1) Racing tires (tyres?) are not only mechanically stuck on the track, but
chemically, as well. Those little clumps that Indycars leave all
over Lakeshore Blvd. are REALLY STICKY, like chewing gum. Friction is
never independent of mass (or more properly, weight). Slide a book across
a table. Now have Murray Walker sit on it. Which is harder to move??
2) Friction's force is a product of a friction coefficient, cleverly called
'the coefficient of friction', and has two values, static and kinetic.
static is higher, always, and is effective whenever an object is at rest
and a force is trying to move it. Since the velocity of a tire is zero
(at the bottom of the tire, where it touches the ground- else it would
spin, like a burnout), static applies. Since kinetic is less, a spinning
tire is easier to keep spinning than it is to start the thing spinning.
That out of the way, friction is governed by the equation F=uN.
F is frictional force, u is the coefficient (called 'mu') and N is the
normal force (force perpendicular to the plane of motion). Note that
both F and N are vectors, and F is parallel to the plane of motion.

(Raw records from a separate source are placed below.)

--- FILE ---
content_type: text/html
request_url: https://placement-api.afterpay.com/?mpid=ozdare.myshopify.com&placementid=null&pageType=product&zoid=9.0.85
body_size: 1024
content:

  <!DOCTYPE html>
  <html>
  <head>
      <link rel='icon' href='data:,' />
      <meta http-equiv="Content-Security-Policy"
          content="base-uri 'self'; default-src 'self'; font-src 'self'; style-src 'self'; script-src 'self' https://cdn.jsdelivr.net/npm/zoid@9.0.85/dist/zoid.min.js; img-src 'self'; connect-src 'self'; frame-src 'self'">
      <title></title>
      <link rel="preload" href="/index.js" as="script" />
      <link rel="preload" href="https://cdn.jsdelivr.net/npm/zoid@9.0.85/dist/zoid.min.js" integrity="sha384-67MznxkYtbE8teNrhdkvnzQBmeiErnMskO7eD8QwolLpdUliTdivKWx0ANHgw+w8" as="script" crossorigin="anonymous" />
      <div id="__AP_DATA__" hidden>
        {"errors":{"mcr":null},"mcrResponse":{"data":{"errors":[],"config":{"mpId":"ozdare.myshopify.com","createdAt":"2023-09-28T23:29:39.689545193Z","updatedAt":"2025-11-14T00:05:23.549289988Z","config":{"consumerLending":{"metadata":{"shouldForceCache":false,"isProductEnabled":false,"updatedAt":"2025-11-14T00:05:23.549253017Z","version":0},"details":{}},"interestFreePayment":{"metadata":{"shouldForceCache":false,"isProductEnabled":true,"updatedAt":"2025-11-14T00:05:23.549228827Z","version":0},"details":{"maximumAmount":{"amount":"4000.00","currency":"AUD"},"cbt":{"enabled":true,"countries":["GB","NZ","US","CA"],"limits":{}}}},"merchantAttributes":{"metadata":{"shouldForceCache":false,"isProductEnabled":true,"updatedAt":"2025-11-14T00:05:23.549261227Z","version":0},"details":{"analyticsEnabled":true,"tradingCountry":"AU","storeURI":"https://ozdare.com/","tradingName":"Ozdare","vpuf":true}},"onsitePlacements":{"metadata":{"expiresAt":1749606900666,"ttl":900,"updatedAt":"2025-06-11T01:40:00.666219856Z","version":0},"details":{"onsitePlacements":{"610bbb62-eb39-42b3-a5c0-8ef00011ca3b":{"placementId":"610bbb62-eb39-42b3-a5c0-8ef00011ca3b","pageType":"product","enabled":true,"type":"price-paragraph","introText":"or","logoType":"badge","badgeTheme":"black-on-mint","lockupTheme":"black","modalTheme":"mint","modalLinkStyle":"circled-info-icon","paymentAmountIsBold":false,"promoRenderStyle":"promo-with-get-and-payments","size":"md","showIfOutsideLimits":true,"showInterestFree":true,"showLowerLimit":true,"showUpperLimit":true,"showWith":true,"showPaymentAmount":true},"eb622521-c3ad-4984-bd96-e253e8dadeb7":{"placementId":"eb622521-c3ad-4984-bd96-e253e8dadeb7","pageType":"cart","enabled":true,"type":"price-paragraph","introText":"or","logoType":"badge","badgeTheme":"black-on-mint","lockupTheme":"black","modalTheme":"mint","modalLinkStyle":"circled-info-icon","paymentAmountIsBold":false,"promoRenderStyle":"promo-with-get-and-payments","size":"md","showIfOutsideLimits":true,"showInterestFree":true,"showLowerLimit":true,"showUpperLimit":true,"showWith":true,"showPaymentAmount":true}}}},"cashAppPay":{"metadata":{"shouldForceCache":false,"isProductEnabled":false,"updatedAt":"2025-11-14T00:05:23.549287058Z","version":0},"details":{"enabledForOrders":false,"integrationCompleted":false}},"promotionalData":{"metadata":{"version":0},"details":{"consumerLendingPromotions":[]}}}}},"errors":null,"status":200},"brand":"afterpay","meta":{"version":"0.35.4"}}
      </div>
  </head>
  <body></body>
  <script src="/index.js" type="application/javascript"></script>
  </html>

In this case, N is the WEIGHT (not mass) of the object, let's
call it 1/4 of the car's weight for simplicity. Now, 1/4 of the weight will
give F=u*(mass of car/4)*g, where g is gravity. If mass is increased, say
due to Prost having a nosejob OR running with a full fuel load, than the
normal force will be larger by 1/4 of the larger amount, and thus higher
friction will result. Thus (whew!) friction is NEVER independent of weight
(assuming fixed 'g', it's mass dependent also) SO.... the heavier car has
better grip through corners, all other things being equal. It might have a
greater tendency to slide off, even with more frictional adhesion. This
is covered in Chapter 2, Inertia and the Chicane.
3) Using your a=F/m arguement as it applies to friction...here goes...
a=F/m F=uN
a=uN/m (replace F with uN, as the friction eqn. allows)
a=umg/m (replace normal force (N) with m*g, the weight)
a=g (acceleration in this case is gravity)
g=umg/m
1=u (you have now proven that all friction coeff's are =1)!
Obviously incorrect, as I once found out on a dynamics exam.
4) The friction caused by the tires is the maximum limit of force that they
can exert on the track. This is (hopefully) never exceeded (are you
listening, Gerhard?!??), since the tires spin if it is. As far as a heavier
car accelerating slower- the force the car can impart to the track is more or
less constant during a race- so F=ma here, but in a different direction
(accelerating forward) and with the force constant, and a higher
mass (fuel, or maybe Nigel's donut) the acceleration will drop. There
are more issues involving kinetic energy and inertia, but I'll leave that
for another physics student....
Sigh. Time for coffee.
Jeff